*Texto del ejercicio*.
Los versos satánicos ofrece al lector una mayor complejidad – casi un retorno en ciertos aspectos a Hijos …– comenzando por la metamorfosis de los personajes en una novela donde las criaturas híbridas son frecuentes. Gibreel Farishta y Saladin Chamcha son actores que, en la primera escena de la novela, caen desde un avión mientras se convierten uno en ángel y otro en demonio. Los versos…  tiene una estructura en que la realidad y el sueño se alternan, a veces sin que el lector sepa con seguridad dónde está. Esto hace verosímil el sueño de Gibreel con Mahound, trasunto de Mahoma, y la batalla por la conversión de un lugar llamada Sumisión. Los personajes son dioses corporeizados pero también podrían ser parte de alguna de las películas de Gibreel, pues este es otro nivel de realidad irreal que plantea la novela: dónde está la realidad, si en el mundo, en los sueños o en las fantasías humanas.

Si las aventuras de Gibreel tienen que ver con el recuento ficcional del modo en que el Islam se extendió por la Península Arábiga en sus primeros años, lo que incluye guerras entre clanes, la vida de Saladin es más terrenal, no solo porque busca arreglar su matrimonio; en uno de los episodios acaba transformado en cabra e ingresa en un hospital donde tratan a personas que sufren similar afección.

Desde la ironía posmoderna, que incluye grandes dosis de humor, Rushdie critica el modo en que las personas utilizan la religión para fines espurios. La crítica, en gran medida lograda gracias al humor, es irreverente, aunque nunca arremete contra el dogma sino contra aspectos históricos, viéndolos desde un ángulo nuevo, osado, y satírico pero no hiriente. No es el ataque más grave que haya recibido una religión. Podemos pensar en la quema de iglesias y de sinagogas, en las leyes que, a lo largo de la historia, han coartado la libertad de los creyentes o en la persecución y matanza de estos. Habría que recordar con Bertrand Russell que en una democracia es necesario que la gente aprenda a soportar que ofendan sus sentimientos. Es lo propio de las sociedades donde no hay ni una religión ni un dogma oficial, donde las personas viven sus creencias en la intimidad de sus vidas, por más que esto fastidie a la clerecía. La ausencia de una moral (o religión) oficial es condición indispensable de toda convivencia en las sociedades complejas – que son casi todas las que hoy en día existen. A la moral la sustituye la ley, y a la violencia física el debate de ideas, al que nunca debemos calificar como violencia lingüística, ni filosófica ni argumentativa ni política.

*Consigna A*.
Traduzca al inglés la siguiente oración del texto sobre Los versos satánicos: "No es el ataque más grave que haya recibido una religión."
*Consigna B*.
Transcriba del texto sobre Los versos satánicos todo lo que va desde "Si las aventuras" hasta "sufren similar afección.", ambos incluidos.

*Datos proporcionados*.
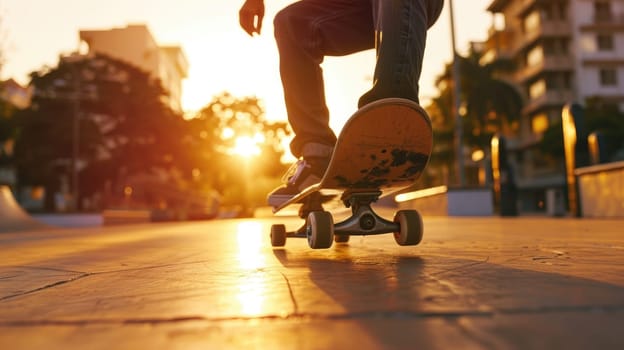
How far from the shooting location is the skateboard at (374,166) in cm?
201

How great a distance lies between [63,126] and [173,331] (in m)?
33.1

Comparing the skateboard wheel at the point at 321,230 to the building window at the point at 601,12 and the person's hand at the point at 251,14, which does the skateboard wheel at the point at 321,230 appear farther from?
the building window at the point at 601,12

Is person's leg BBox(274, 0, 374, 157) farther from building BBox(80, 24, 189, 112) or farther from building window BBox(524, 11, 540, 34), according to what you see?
building BBox(80, 24, 189, 112)

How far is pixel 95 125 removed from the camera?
31609 millimetres

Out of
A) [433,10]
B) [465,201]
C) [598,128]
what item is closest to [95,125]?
[465,201]

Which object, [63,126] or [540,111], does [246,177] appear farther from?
[540,111]

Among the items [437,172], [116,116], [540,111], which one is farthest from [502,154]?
[437,172]

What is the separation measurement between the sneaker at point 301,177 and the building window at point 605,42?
45.4 metres

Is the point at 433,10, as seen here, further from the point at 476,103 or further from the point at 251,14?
the point at 476,103

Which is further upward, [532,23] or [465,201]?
[532,23]

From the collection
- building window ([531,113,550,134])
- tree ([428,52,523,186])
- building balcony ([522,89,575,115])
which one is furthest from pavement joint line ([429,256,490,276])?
building window ([531,113,550,134])

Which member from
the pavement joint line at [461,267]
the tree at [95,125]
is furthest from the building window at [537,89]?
the pavement joint line at [461,267]

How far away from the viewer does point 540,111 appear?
41219 millimetres

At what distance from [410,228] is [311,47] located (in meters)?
1.05
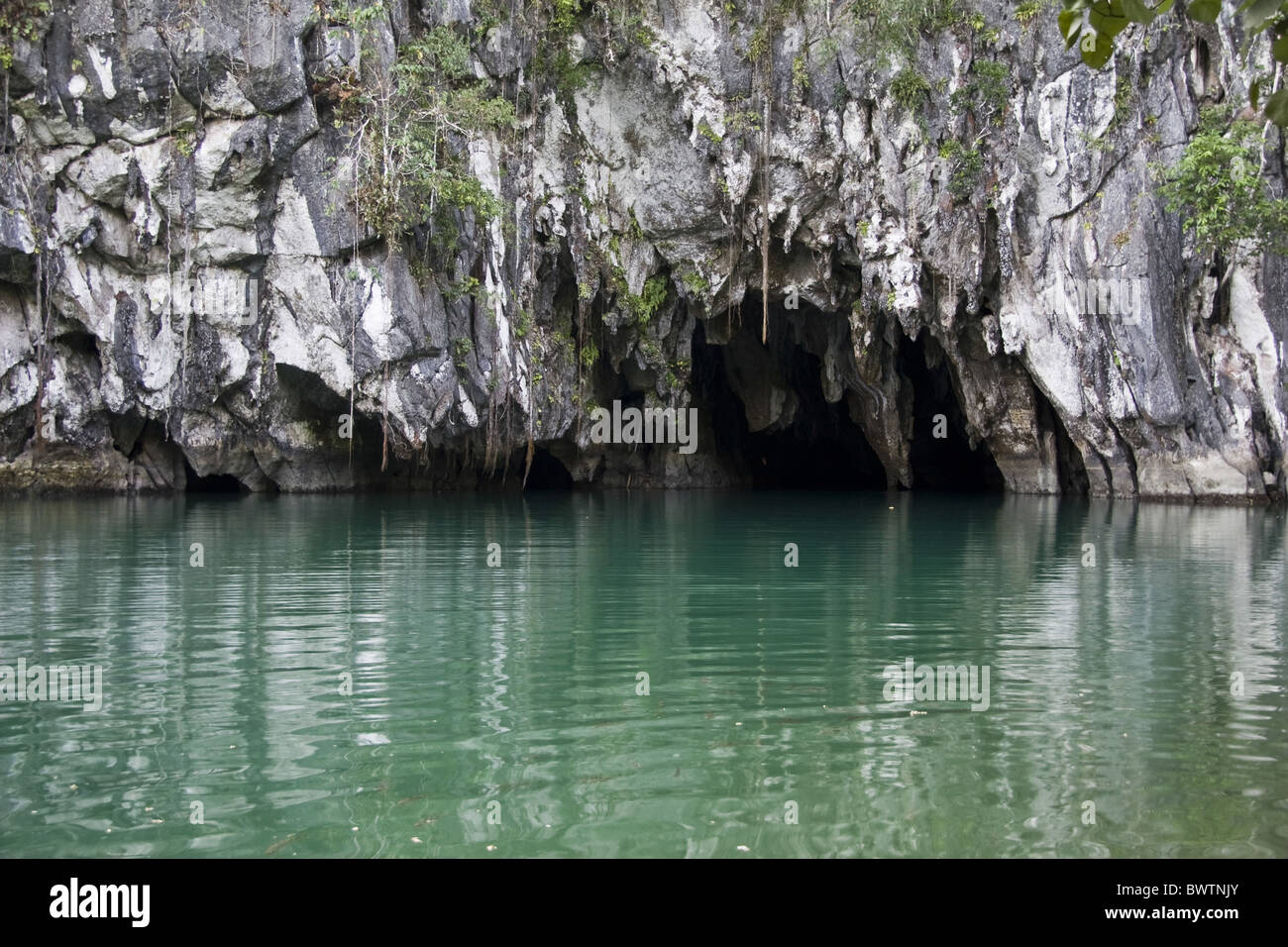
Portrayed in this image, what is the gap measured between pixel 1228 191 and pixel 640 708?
20811 mm

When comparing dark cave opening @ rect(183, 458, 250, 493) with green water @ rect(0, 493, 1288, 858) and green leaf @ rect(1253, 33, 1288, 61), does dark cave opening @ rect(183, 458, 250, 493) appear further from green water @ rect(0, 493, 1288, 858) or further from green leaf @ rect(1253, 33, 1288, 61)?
green leaf @ rect(1253, 33, 1288, 61)

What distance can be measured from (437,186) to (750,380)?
1199cm

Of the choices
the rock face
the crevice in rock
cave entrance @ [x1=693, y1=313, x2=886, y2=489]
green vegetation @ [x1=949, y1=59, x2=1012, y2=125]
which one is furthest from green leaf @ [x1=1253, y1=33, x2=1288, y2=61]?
cave entrance @ [x1=693, y1=313, x2=886, y2=489]

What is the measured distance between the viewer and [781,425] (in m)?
32.9

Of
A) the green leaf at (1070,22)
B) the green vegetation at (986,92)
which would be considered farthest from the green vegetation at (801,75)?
the green leaf at (1070,22)

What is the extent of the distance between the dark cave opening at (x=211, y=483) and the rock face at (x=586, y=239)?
769 mm

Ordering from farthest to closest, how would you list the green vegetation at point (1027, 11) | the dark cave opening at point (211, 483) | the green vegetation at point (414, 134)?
the dark cave opening at point (211, 483) < the green vegetation at point (1027, 11) < the green vegetation at point (414, 134)

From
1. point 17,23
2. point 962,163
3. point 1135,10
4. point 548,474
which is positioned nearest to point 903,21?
point 962,163

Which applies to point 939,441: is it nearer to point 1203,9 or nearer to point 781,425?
point 781,425

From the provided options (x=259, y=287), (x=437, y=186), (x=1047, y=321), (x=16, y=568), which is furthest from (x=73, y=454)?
(x=1047, y=321)

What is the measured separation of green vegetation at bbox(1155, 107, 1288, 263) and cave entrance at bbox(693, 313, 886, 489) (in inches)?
417

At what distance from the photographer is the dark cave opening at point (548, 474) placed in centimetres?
3375

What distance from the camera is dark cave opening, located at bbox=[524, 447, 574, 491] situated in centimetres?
3375

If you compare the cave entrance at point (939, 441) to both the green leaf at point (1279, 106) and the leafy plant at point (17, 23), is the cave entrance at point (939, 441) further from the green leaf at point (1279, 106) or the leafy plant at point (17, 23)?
the green leaf at point (1279, 106)
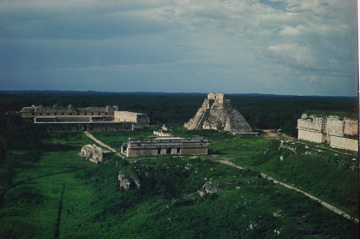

*Resultado del ejercicio A*.
It is not the most serious attack that a religion has ever received.

*Resultado del ejercicio B*.
Si las aventuras de Gibreel tienen que ver con el recuento ficcional del modo en que el Islam se extendió por la Península Arábiga en sus primeros años, lo que incluye guerras entre clanes, la vida de Saladin es más terrenal, no solo porque busca arreglar su matrimonio; en uno de los episodios acaba transformado en cabra e ingresa en un hospital donde tratan a personas que sufren similar afección.